The Exposition was a great failure at the opening, but is gradually filling up and becoming interesting.  By June it will be a superb affair, the likes of which we shall never see again. The American Dept. is improving and is rather interesting. It has one merit at least. It is utterly unlike any other Dept.  Scarcely anything ornamental in it, all useful and substantial…”

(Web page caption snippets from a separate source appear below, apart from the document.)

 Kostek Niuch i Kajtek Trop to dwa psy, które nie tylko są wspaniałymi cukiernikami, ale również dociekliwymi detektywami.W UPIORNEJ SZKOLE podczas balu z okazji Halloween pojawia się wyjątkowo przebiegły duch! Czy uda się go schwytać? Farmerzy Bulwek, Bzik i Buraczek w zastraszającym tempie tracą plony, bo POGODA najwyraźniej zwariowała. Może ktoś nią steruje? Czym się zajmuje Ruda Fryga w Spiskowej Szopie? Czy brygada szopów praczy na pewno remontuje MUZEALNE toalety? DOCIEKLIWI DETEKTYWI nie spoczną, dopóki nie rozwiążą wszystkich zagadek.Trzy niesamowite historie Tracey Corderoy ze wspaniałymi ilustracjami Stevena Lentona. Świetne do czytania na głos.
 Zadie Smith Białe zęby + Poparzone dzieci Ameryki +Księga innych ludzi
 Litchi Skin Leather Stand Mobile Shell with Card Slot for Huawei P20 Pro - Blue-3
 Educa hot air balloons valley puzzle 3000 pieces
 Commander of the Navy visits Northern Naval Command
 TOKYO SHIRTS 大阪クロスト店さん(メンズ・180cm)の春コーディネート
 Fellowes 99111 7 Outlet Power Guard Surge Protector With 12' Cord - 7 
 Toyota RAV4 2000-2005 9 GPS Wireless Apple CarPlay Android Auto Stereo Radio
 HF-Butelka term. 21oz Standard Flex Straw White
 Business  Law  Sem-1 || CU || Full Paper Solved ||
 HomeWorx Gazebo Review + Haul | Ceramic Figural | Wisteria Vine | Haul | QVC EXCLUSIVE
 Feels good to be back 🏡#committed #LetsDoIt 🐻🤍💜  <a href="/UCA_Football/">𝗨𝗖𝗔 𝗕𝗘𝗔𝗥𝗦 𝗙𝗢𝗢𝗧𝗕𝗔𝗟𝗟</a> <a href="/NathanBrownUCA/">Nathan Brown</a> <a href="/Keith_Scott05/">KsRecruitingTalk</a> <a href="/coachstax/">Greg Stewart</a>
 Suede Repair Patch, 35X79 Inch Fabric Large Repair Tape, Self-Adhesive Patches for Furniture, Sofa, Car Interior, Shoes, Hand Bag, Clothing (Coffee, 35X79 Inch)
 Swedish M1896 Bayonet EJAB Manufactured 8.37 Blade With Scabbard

John G. Walker was a former Confederate General who served under Stonewall Jackson and then held a command in Texas, fleeing to French-dominated Mexico after the War; he was then awaiting a pardon for his rebel service (which he later received, becoming US Consul in Bogota, Colombia).  The looming war between France and Germany, which Hoffman correctly predicts, three years in advance was overshadowed by the April 1st opening of the Paris Exposition Universelle, the grand world’s fair in which 42 nations participated, including the United States, though, as Hoffman writes, displays of Yankee inventiveness were more focused on commerce than art. This included the Colt Company’s Gatling Gun, the Civil War advance in military technology, which proved of value to the Emperors general, who were secretly developing their own version of a rapid-fire machine gun. As a former military officer, Hoffman obviously took an interest in new American weaponry,  such as the breech-loading conversion of a Springfield rifle, patented by General Benjamin Roberts and then hawked in Europe by the “paper” company he established in New York. After being rejected by both the US Army and Navy, Roberts succeeded in selling his gun to the French, though the ultimate production was nothing like the half million guns he had mentioned to Hoffman; the French finally procured several thousand Roberts guns during the Franco-Prussian War (in which, of course, they were roundly defeated).